Yearn Finance Changes Up its Tokenomics and YFI Soars 85%
Yearn Finance has soared following a change in its tokenomics.
By: Owen FernauByte
It’s been a tough year for many DeFi protocols originating on the Ethereum blockchain. Despite being up in dollar terms, top tokens like UNI, MAKER, AAVE and Yearn Finance’s YFI have bled double digits against ETH in 2021.
The apparent catalyst for YFI’s momentum is the token’s revamped tokenomics, according to a post linked by Yearn on Dec. 19. The proposal hasn’t been approved, but it is expected to do so, according to the post, which says the mechanics will create a “black hole “for YFI, meaning supply will come off the market along with a corresponding price increase.
First and foremost among the proposed changes is the ability to stake YFI in exchange for xYFI, holders of which will receive additional YFI which Yearn buys on the open market.
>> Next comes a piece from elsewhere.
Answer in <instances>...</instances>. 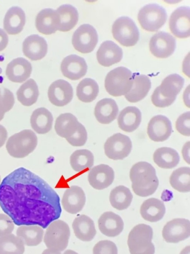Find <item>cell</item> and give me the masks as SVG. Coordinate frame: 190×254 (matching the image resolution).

The mechanic will directly reward stakers while the purchases push YFI’s price northward.
The second proposed change builds off the first and is modelled off Curve Finance, the automated market maker (AMM). Users will be able to choose how long to lock their YFI up — the longer a person locks, the more rewards earned. This mechanic incentivizes a decrease in the circulating supply of YFI.
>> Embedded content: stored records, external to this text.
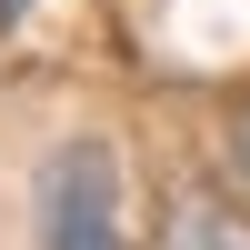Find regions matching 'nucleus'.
Here are the masks:
<instances>
[{"mask_svg":"<svg viewBox=\"0 0 250 250\" xmlns=\"http://www.w3.org/2000/svg\"><path fill=\"white\" fill-rule=\"evenodd\" d=\"M30 240L40 250H140L120 210V150L110 140H60L30 170Z\"/></svg>","mask_w":250,"mask_h":250,"instance_id":"obj_1","label":"nucleus"},{"mask_svg":"<svg viewBox=\"0 0 250 250\" xmlns=\"http://www.w3.org/2000/svg\"><path fill=\"white\" fill-rule=\"evenodd\" d=\"M170 250H250V230H240V220H220L210 200H190V210L170 220Z\"/></svg>","mask_w":250,"mask_h":250,"instance_id":"obj_2","label":"nucleus"},{"mask_svg":"<svg viewBox=\"0 0 250 250\" xmlns=\"http://www.w3.org/2000/svg\"><path fill=\"white\" fill-rule=\"evenodd\" d=\"M230 160H240V180H250V110H240V130H230Z\"/></svg>","mask_w":250,"mask_h":250,"instance_id":"obj_3","label":"nucleus"},{"mask_svg":"<svg viewBox=\"0 0 250 250\" xmlns=\"http://www.w3.org/2000/svg\"><path fill=\"white\" fill-rule=\"evenodd\" d=\"M20 20H30V0H0V30H20Z\"/></svg>","mask_w":250,"mask_h":250,"instance_id":"obj_4","label":"nucleus"}]
</instances>
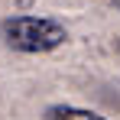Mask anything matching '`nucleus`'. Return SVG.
<instances>
[{
	"label": "nucleus",
	"instance_id": "nucleus-1",
	"mask_svg": "<svg viewBox=\"0 0 120 120\" xmlns=\"http://www.w3.org/2000/svg\"><path fill=\"white\" fill-rule=\"evenodd\" d=\"M3 39L20 52H49L65 42V26L49 16H13L3 23Z\"/></svg>",
	"mask_w": 120,
	"mask_h": 120
},
{
	"label": "nucleus",
	"instance_id": "nucleus-2",
	"mask_svg": "<svg viewBox=\"0 0 120 120\" xmlns=\"http://www.w3.org/2000/svg\"><path fill=\"white\" fill-rule=\"evenodd\" d=\"M45 120H104L94 110H84V107H52Z\"/></svg>",
	"mask_w": 120,
	"mask_h": 120
}]
</instances>
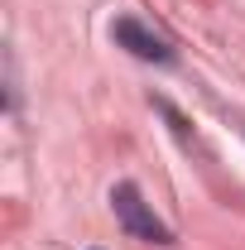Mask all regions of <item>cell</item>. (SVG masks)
<instances>
[{"label":"cell","instance_id":"6da1fadb","mask_svg":"<svg viewBox=\"0 0 245 250\" xmlns=\"http://www.w3.org/2000/svg\"><path fill=\"white\" fill-rule=\"evenodd\" d=\"M111 207H116V221H121L135 241H149V246H173V231H168V226L149 212V202L140 197V188H135V183H116V188H111Z\"/></svg>","mask_w":245,"mask_h":250},{"label":"cell","instance_id":"7a4b0ae2","mask_svg":"<svg viewBox=\"0 0 245 250\" xmlns=\"http://www.w3.org/2000/svg\"><path fill=\"white\" fill-rule=\"evenodd\" d=\"M111 34H116V43H121V48H130L135 58H144V62H173V48H168V39H159L154 29H144L135 15H121Z\"/></svg>","mask_w":245,"mask_h":250}]
</instances>
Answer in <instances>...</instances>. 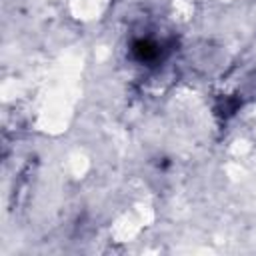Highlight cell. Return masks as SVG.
<instances>
[{
  "label": "cell",
  "instance_id": "6da1fadb",
  "mask_svg": "<svg viewBox=\"0 0 256 256\" xmlns=\"http://www.w3.org/2000/svg\"><path fill=\"white\" fill-rule=\"evenodd\" d=\"M132 52L134 56L140 60V62H152L158 58L160 50H158V44H154L152 40H136L132 44Z\"/></svg>",
  "mask_w": 256,
  "mask_h": 256
}]
</instances>
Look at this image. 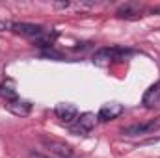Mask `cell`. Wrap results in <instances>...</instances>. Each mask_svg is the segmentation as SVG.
<instances>
[{"instance_id":"2","label":"cell","mask_w":160,"mask_h":158,"mask_svg":"<svg viewBox=\"0 0 160 158\" xmlns=\"http://www.w3.org/2000/svg\"><path fill=\"white\" fill-rule=\"evenodd\" d=\"M95 121H97V117H95V114H91V112L80 114L78 117L75 119V123L69 125V132H71V134H77V136H86V134H89V132L93 130Z\"/></svg>"},{"instance_id":"7","label":"cell","mask_w":160,"mask_h":158,"mask_svg":"<svg viewBox=\"0 0 160 158\" xmlns=\"http://www.w3.org/2000/svg\"><path fill=\"white\" fill-rule=\"evenodd\" d=\"M121 114H123V106L118 104V102H112V104H104V106L99 110L97 119H99L101 123H106V121L116 119L118 116H121Z\"/></svg>"},{"instance_id":"3","label":"cell","mask_w":160,"mask_h":158,"mask_svg":"<svg viewBox=\"0 0 160 158\" xmlns=\"http://www.w3.org/2000/svg\"><path fill=\"white\" fill-rule=\"evenodd\" d=\"M158 128H160V117H157V119H149L145 123H136V125L125 126L123 134L125 136H143V134H153Z\"/></svg>"},{"instance_id":"5","label":"cell","mask_w":160,"mask_h":158,"mask_svg":"<svg viewBox=\"0 0 160 158\" xmlns=\"http://www.w3.org/2000/svg\"><path fill=\"white\" fill-rule=\"evenodd\" d=\"M54 114H56V117L60 119L62 123H65V125L75 123V119L78 117V110H77L73 104H67V102L58 104V106L54 108Z\"/></svg>"},{"instance_id":"8","label":"cell","mask_w":160,"mask_h":158,"mask_svg":"<svg viewBox=\"0 0 160 158\" xmlns=\"http://www.w3.org/2000/svg\"><path fill=\"white\" fill-rule=\"evenodd\" d=\"M6 108H8L13 116H17V117H26V116L32 112V102L22 101V99H17V101L6 102Z\"/></svg>"},{"instance_id":"9","label":"cell","mask_w":160,"mask_h":158,"mask_svg":"<svg viewBox=\"0 0 160 158\" xmlns=\"http://www.w3.org/2000/svg\"><path fill=\"white\" fill-rule=\"evenodd\" d=\"M143 106L145 108H155L160 104V82H155L145 93H143V99H142Z\"/></svg>"},{"instance_id":"6","label":"cell","mask_w":160,"mask_h":158,"mask_svg":"<svg viewBox=\"0 0 160 158\" xmlns=\"http://www.w3.org/2000/svg\"><path fill=\"white\" fill-rule=\"evenodd\" d=\"M41 141H43V145H45L48 151H52V153L60 155L62 158H71V156H73V149H71L67 143H63V141H58V140H48V138H43Z\"/></svg>"},{"instance_id":"10","label":"cell","mask_w":160,"mask_h":158,"mask_svg":"<svg viewBox=\"0 0 160 158\" xmlns=\"http://www.w3.org/2000/svg\"><path fill=\"white\" fill-rule=\"evenodd\" d=\"M0 97H2L6 102H11V101H17V99H19V95H17V91H15L11 80H6V82L0 84Z\"/></svg>"},{"instance_id":"14","label":"cell","mask_w":160,"mask_h":158,"mask_svg":"<svg viewBox=\"0 0 160 158\" xmlns=\"http://www.w3.org/2000/svg\"><path fill=\"white\" fill-rule=\"evenodd\" d=\"M155 11H158V13H160V7H157V9H155Z\"/></svg>"},{"instance_id":"12","label":"cell","mask_w":160,"mask_h":158,"mask_svg":"<svg viewBox=\"0 0 160 158\" xmlns=\"http://www.w3.org/2000/svg\"><path fill=\"white\" fill-rule=\"evenodd\" d=\"M11 28H13V22H9V21H0V32L11 30Z\"/></svg>"},{"instance_id":"4","label":"cell","mask_w":160,"mask_h":158,"mask_svg":"<svg viewBox=\"0 0 160 158\" xmlns=\"http://www.w3.org/2000/svg\"><path fill=\"white\" fill-rule=\"evenodd\" d=\"M11 32L19 34V36H24V37H30V39H38L39 36H43L47 30L41 26V24H30V22H13V28Z\"/></svg>"},{"instance_id":"13","label":"cell","mask_w":160,"mask_h":158,"mask_svg":"<svg viewBox=\"0 0 160 158\" xmlns=\"http://www.w3.org/2000/svg\"><path fill=\"white\" fill-rule=\"evenodd\" d=\"M30 158H48V156H43L39 153H30Z\"/></svg>"},{"instance_id":"11","label":"cell","mask_w":160,"mask_h":158,"mask_svg":"<svg viewBox=\"0 0 160 158\" xmlns=\"http://www.w3.org/2000/svg\"><path fill=\"white\" fill-rule=\"evenodd\" d=\"M56 37H58L56 32H45L43 36L38 37V39H34V45H38V47H52L54 41H56Z\"/></svg>"},{"instance_id":"1","label":"cell","mask_w":160,"mask_h":158,"mask_svg":"<svg viewBox=\"0 0 160 158\" xmlns=\"http://www.w3.org/2000/svg\"><path fill=\"white\" fill-rule=\"evenodd\" d=\"M132 54H134V50H130V48H123V47H110L108 48L106 47V48H101L93 54V63L104 67V65H110L112 62H123Z\"/></svg>"}]
</instances>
Users will also receive veYFI tokens, used for voting, proportional to how long they lock up their YFI.
The third element, building upon the first two, is a gauge system. At a high level this means that users will be able to stake their yTokens, which represent deposits in Yearn vaults, earning further YFI according to how much veYFI they hold.
A fourth and final aspect of the proposal involves “useful work features,” which the writeup says will expand the duties and responsibilities of veYFI voters and their locked YFI in exchange for further protocol rewards.
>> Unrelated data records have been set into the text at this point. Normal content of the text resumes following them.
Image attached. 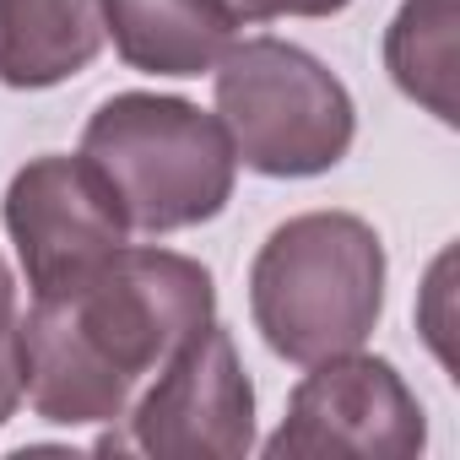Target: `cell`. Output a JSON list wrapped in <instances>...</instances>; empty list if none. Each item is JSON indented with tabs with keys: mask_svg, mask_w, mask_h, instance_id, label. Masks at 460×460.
Returning <instances> with one entry per match:
<instances>
[{
	"mask_svg": "<svg viewBox=\"0 0 460 460\" xmlns=\"http://www.w3.org/2000/svg\"><path fill=\"white\" fill-rule=\"evenodd\" d=\"M390 82L422 103L438 125L460 119L455 103V66H460V0H401V12L385 33Z\"/></svg>",
	"mask_w": 460,
	"mask_h": 460,
	"instance_id": "obj_10",
	"label": "cell"
},
{
	"mask_svg": "<svg viewBox=\"0 0 460 460\" xmlns=\"http://www.w3.org/2000/svg\"><path fill=\"white\" fill-rule=\"evenodd\" d=\"M22 401V309H17V277L0 261V411H17Z\"/></svg>",
	"mask_w": 460,
	"mask_h": 460,
	"instance_id": "obj_11",
	"label": "cell"
},
{
	"mask_svg": "<svg viewBox=\"0 0 460 460\" xmlns=\"http://www.w3.org/2000/svg\"><path fill=\"white\" fill-rule=\"evenodd\" d=\"M0 428H6V411H0Z\"/></svg>",
	"mask_w": 460,
	"mask_h": 460,
	"instance_id": "obj_13",
	"label": "cell"
},
{
	"mask_svg": "<svg viewBox=\"0 0 460 460\" xmlns=\"http://www.w3.org/2000/svg\"><path fill=\"white\" fill-rule=\"evenodd\" d=\"M82 157L141 234H184L234 200L239 152L217 114L163 93H114L82 130Z\"/></svg>",
	"mask_w": 460,
	"mask_h": 460,
	"instance_id": "obj_3",
	"label": "cell"
},
{
	"mask_svg": "<svg viewBox=\"0 0 460 460\" xmlns=\"http://www.w3.org/2000/svg\"><path fill=\"white\" fill-rule=\"evenodd\" d=\"M103 49V0H0V82L44 93Z\"/></svg>",
	"mask_w": 460,
	"mask_h": 460,
	"instance_id": "obj_9",
	"label": "cell"
},
{
	"mask_svg": "<svg viewBox=\"0 0 460 460\" xmlns=\"http://www.w3.org/2000/svg\"><path fill=\"white\" fill-rule=\"evenodd\" d=\"M217 119L239 163L266 179H314L331 173L358 136V109L341 76L288 39L227 44L211 66Z\"/></svg>",
	"mask_w": 460,
	"mask_h": 460,
	"instance_id": "obj_4",
	"label": "cell"
},
{
	"mask_svg": "<svg viewBox=\"0 0 460 460\" xmlns=\"http://www.w3.org/2000/svg\"><path fill=\"white\" fill-rule=\"evenodd\" d=\"M385 244L352 211H304L271 227L250 266V314L288 363H320L374 336L385 314Z\"/></svg>",
	"mask_w": 460,
	"mask_h": 460,
	"instance_id": "obj_2",
	"label": "cell"
},
{
	"mask_svg": "<svg viewBox=\"0 0 460 460\" xmlns=\"http://www.w3.org/2000/svg\"><path fill=\"white\" fill-rule=\"evenodd\" d=\"M6 234L28 271L33 298L66 293L130 244V222L103 173L76 152H44L17 168L6 190Z\"/></svg>",
	"mask_w": 460,
	"mask_h": 460,
	"instance_id": "obj_7",
	"label": "cell"
},
{
	"mask_svg": "<svg viewBox=\"0 0 460 460\" xmlns=\"http://www.w3.org/2000/svg\"><path fill=\"white\" fill-rule=\"evenodd\" d=\"M239 33L222 0H103V39L146 76H206Z\"/></svg>",
	"mask_w": 460,
	"mask_h": 460,
	"instance_id": "obj_8",
	"label": "cell"
},
{
	"mask_svg": "<svg viewBox=\"0 0 460 460\" xmlns=\"http://www.w3.org/2000/svg\"><path fill=\"white\" fill-rule=\"evenodd\" d=\"M428 449V417L395 363L368 352H336L309 363L288 395L282 428L266 438L271 460H411Z\"/></svg>",
	"mask_w": 460,
	"mask_h": 460,
	"instance_id": "obj_6",
	"label": "cell"
},
{
	"mask_svg": "<svg viewBox=\"0 0 460 460\" xmlns=\"http://www.w3.org/2000/svg\"><path fill=\"white\" fill-rule=\"evenodd\" d=\"M217 320V282L173 250H114L22 314V401L55 428L119 422L146 379Z\"/></svg>",
	"mask_w": 460,
	"mask_h": 460,
	"instance_id": "obj_1",
	"label": "cell"
},
{
	"mask_svg": "<svg viewBox=\"0 0 460 460\" xmlns=\"http://www.w3.org/2000/svg\"><path fill=\"white\" fill-rule=\"evenodd\" d=\"M130 433L98 449H141L152 460H239L255 449V385L239 363L234 331L206 325L190 336L125 411Z\"/></svg>",
	"mask_w": 460,
	"mask_h": 460,
	"instance_id": "obj_5",
	"label": "cell"
},
{
	"mask_svg": "<svg viewBox=\"0 0 460 460\" xmlns=\"http://www.w3.org/2000/svg\"><path fill=\"white\" fill-rule=\"evenodd\" d=\"M222 6L244 28V22H277V17H336L352 0H222Z\"/></svg>",
	"mask_w": 460,
	"mask_h": 460,
	"instance_id": "obj_12",
	"label": "cell"
}]
</instances>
Yearn makes money through a 2% management fee, taken as a percentage of a users’ deposited assets and 20% performance fee, taken against the yield generated by a particular vault.
YFI is up a more humble 14.62% on the month, but is the only token with positive movement in that timeframe among all the constituents of the DeFi Pulse Index, DeFi’s top index in market cap terms. In fact, every other token in DPI is down at least 18.29% on the month as of Dec. 20, according to TokenSets, an asset management platform.